You two are just precious!...Love Terry
The healing process includes our spirit and soul. When we have had an intense time of trial of our faith, it takes it toll in the whole man. Jesus is the Great Physian of the whole man, spirit, soul and body. When we have these moments of feeling like we are on a roller coaster, our emotions are needing to be brought back into balance and stablized. He heals the emotions that are stressed. We just surrender our emotions over to Him and He takes hold of them and becomes the Lord over them. He becomes the master of the emotions, not the emotions mastering us. We maintain our peace that He gives. We accept His counsel to us from the Holy Spirit who is our Counselor. We are able to have His perspective concerning our humanity. We understand that He understands us and that all truly is well with our soul. It's His blood that was shed for us, that still flows today and still has power. The old hymn, There's power in the Blood, power in the Blood, of the Lamb. Oh, the precious Blood of Jesus, it protect, it cleanses, it has made a way for us to come boldly to the throne of grace, to obtain the grace and mercy we have need of. Our emotional rollercoaster rides do not move Him in anyway from being who He is and His heart desire and intent and purposes for us. He remains the same and continues the healing process. We simply come to realize more and more just how through He is in His healing us. Afer all He created us.
PS,
There are a lot of us who do not like rollercoaster rides. When we do find ourselves on one for whatever the reasons are, we seek peace and pursue after it, until peace is given once again. I pray that the peace of God that passes all understanding will guard your heart and mind as you bring all your cares and anxieties to Him, knowing He cares for you. Phillipians is a good book for you to read and meditate on. This book is Paul's most intimate, personal writings. A lot there to glean from.

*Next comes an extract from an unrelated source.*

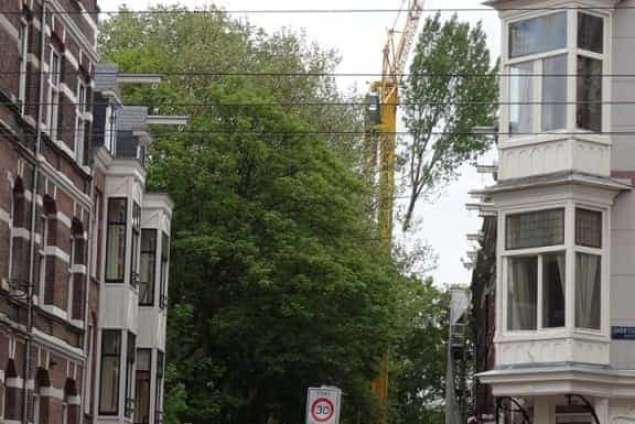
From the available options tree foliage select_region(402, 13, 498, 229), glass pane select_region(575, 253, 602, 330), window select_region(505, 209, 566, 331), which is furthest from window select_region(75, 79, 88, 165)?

Thank you so much Rebecca. I appreciate the prayers and am much better emotionally today.
Jim, thank you so much for all of the encouragement that you give to both of us. There are days when it is harder than others of course. Thank God we do live in this day and age of modern medicine, but He is ultimately still the Great Physician. Thank God for his precious promises.
Terry, I don't think that I gave the entire scripture verse. It is Numbers 23:19. Awesome verse. I am glad that you are able to glean anything from me. God is still good all of the time. You know Terry, neither of us feel like God has brought this upon me. We do believe it is the work of the devil. God healed everyone he came in contact with, so why would he make people sick, just to heal them? Doesn't make sense to me in my "black and white" mind. I certainly wish that this hadn't happened to me, but then I probably wouldn't have started blogging and met you....see there's always a bright rainbow if you just look for it!
Debra, you are so right that healing includes our spirit, soul and body. Thanks for reminding me that I need to get ahold of myself and start seeking that Peace that passes all understanding that I had in the beginning. I will read Philippians and meditate on it. I appreciate your words so very, very much. Love ya!
Many years ago I heard a a preacher speak on Titus 1:2 - in a nutshell it says that God Does not lie. The devil is a liar and his lies cause doubt and fear....your army of prayers warriors and stomping on his head...our God DOES NOT LIE - by his stripes!!!
Pat, thank you for reminding how many prayer warriors I DO have. You are right, BY HIS STRIPES!!!
I know you will be healed!! We'll just keep praying for more wisdom for the doctors
Thanks Margie for the all of the prayers you have prayed and the encouragement you have been to us. You will never, ever know what it means. BY HIS STRIPES!!!!
Arlene....keep holding on to HIM.....for strength and courage and healing...
sorry I havent been by in a while....but please know you are in my thoughts and prayers....
hugs
donna
Hi Arlene,
As you start another week, I just pray that it will bring you even more strength
Still praying BY HIS STRIPES...Love Terry
Dear Arlene we are praying for you.Its difficult what you are going through.God has the the answers.I know you are hiding your soul in the cleft of THE ROCK.